= 作業内容 =
原文抜粋の「経済のファンダメンタルから考える」から「かる一般常識をよく聞かれる。」までの部分（両端を含む）を、「シス管」を「情シス担当者」に置き換えて書き直すこと。

= 原文抜粋 =

:::

話の始まりのBroadcom社がVMware社を買収した2023年時点では、両社の事業領域が離れていることもあって「Broadcomは買収して何がしたいの?」程度の認識でした。それが、買い切り型永続ライセンス廃止とサブスクリプション型への移行、VMware製品のラインアップ簡素化や課金単位変更が通達されると、あまりのコスト増に困りまくった、記憶に新しい出来事です。

MicrosoftのOffice製品も、法人向けライセンスは2024年4月から買切り型もサブスク型も20%値上げされましたし、一般向けライセンスも2025年1月からAI機能統合を理由に30〜40%値上げされました。

Google Workspaceも、2023年4月に20%の値上げで前払い年契約に誘導したのに続き、2025年3月からAI機能の統合を理由に大多数の契約で2割前後の値上げが来ます。

経済のファンダメンタルから考える

大手テック企業はアメリカですので、日本価格の値上げ幅が相対的に大きくなるのは円安の影響も含まれています。しかし米国の中央銀行は利下げステージに入り日米金利差は縮小する方向性ですから、2025年の為替相場は円高に振れ易くなります。ただ米国の中央銀行は、コロナ期に供給したジャブジャブ資金を十分に回収出来ないまま利下げに入り、テック企業の株価は天井に張り付いたままAI投資の回収をしなければなりませんから、製品やサービス料金の値下げは考え難い状況が継続するでしょう。

日本企業では、経費増が企業収益を圧迫する状況になると、社内で「経費削減委員会」などを立ち上げ、コスト圧縮に動くのが通例です。シス管のように経費圧縮の余地が少ない部署では、結果的に人件費が対象になりがちですが、多くのシス管で時間と手間を取られている「目に見え難い人件費」を表に出す機会にもなります。

「目に見え難い人件費」の一例

・なんでも聞いたら答えてくれると思って、Excelの操作方法とかネットで調べればわかる一般常識をよく聞かれる。

:::

= 記録データ =
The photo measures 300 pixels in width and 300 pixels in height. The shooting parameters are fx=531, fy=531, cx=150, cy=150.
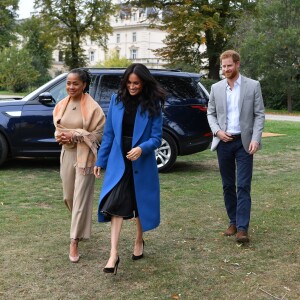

:::

= 解答 =
経済のファンダメンタルから考える

大手テック企業はアメリカですので、日本価格の値上げ幅が相対的に大きくなるのは円安の影響も含まれています。しかし米国の中央銀行は利下げステージに入り日米金利差は縮小する方向性ですから、2025年の為替相場は円高に振れ易くなります。ただ米国の中央銀行は、コロナ期に供給したジャブジャブ資金を十分に回収出来ないまま利下げに入り、テック企業の株価は天井に張り付いたままAI投資の回収をしなければなりませんから、製品やサービス料金の値下げは考え難い状況が継続するでしょう。

日本企業では、経費増が企業収益を圧迫する状況になると、社内で「経費削減委員会」などを立ち上げ、コスト圧縮に動くのが通例です。情シス担当者のように経費圧縮の余地が少ない部署では、結果的に人件費が対象になりがちですが、多くの情シス担当者で時間と手間を取られている「目に見え難い人件費」を表に出す機会にもなります。

「目に見え難い人件費」の一例

・なんでも聞いたら答えてくれると思って、Excelの操作方法とかネットで調べればわかる一般常識をよく聞かれる。